** Opening MATERIAL PROVIDED block **
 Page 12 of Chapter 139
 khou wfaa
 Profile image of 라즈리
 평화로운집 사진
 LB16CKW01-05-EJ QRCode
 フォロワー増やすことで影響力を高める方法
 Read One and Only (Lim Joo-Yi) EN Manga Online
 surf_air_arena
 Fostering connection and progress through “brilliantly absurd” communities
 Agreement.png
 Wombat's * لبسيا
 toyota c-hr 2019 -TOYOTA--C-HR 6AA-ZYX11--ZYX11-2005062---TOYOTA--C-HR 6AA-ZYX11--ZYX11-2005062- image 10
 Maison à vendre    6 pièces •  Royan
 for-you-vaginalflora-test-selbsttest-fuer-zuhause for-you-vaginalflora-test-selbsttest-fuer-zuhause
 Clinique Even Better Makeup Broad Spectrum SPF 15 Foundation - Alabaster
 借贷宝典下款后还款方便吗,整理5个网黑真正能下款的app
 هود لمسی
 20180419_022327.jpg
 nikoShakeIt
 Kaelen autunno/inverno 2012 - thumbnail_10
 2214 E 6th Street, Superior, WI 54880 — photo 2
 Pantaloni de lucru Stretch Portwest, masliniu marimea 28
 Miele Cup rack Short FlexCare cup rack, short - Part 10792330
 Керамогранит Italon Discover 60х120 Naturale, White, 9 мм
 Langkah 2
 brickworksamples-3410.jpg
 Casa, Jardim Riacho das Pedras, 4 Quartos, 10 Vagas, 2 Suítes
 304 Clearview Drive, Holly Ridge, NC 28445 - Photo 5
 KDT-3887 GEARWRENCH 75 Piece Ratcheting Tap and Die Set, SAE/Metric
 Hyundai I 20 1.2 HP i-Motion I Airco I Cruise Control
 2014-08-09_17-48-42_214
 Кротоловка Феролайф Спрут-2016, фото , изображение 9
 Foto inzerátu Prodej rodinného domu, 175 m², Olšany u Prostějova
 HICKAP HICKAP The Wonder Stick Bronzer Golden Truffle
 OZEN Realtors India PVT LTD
** Closing MATERIAL PROVIDED block **
* [EXERCISE] Beginning at the top of the data, extract each line through the line containing "Casa, Jardim Riacho" and return those lines exactly, with nothing added.

* [TASK RESULT]
 Page 12 of Chapter 139
 khou wfaa
 Profile image of 라즈리
 평화로운집 사진
 LB16CKW01-05-EJ QRCode
 フォロワー増やすことで影響力を高める方法
 Read One and Only (Lim Joo-Yi) EN Manga Online
 surf_air_arena
 Fostering connection and progress through “brilliantly absurd” communities
 Agreement.png
 Wombat's * لبسيا
 toyota c-hr 2019 -TOYOTA--C-HR 6AA-ZYX11--ZYX11-2005062---TOYOTA--C-HR 6AA-ZYX11--ZYX11-2005062- image 10
 Maison à vendre    6 pièces •  Royan
 for-you-vaginalflora-test-selbsttest-fuer-zuhause for-you-vaginalflora-test-selbsttest-fuer-zuhause
 Clinique Even Better Makeup Broad Spectrum SPF 15 Foundation - Alabaster
 借贷宝典下款后还款方便吗,整理5个网黑真正能下款的app
 هود لمسی
 20180419_022327.jpg
 nikoShakeIt
 Kaelen autunno/inverno 2012 - thumbnail_10
 2214 E 6th Street, Superior, WI 54880 — photo 2
 Pantaloni de lucru Stretch Portwest, masliniu marimea 28
 Miele Cup rack Short FlexCare cup rack, short - Part 10792330
 Керамогранит Italon Discover 60х120 Naturale, White, 9 мм
 Langkah 2
 brickworksamples-3410.jpg
 Casa, Jardim Riacho das Pedras, 4 Quartos, 10 Vagas, 2 Suítes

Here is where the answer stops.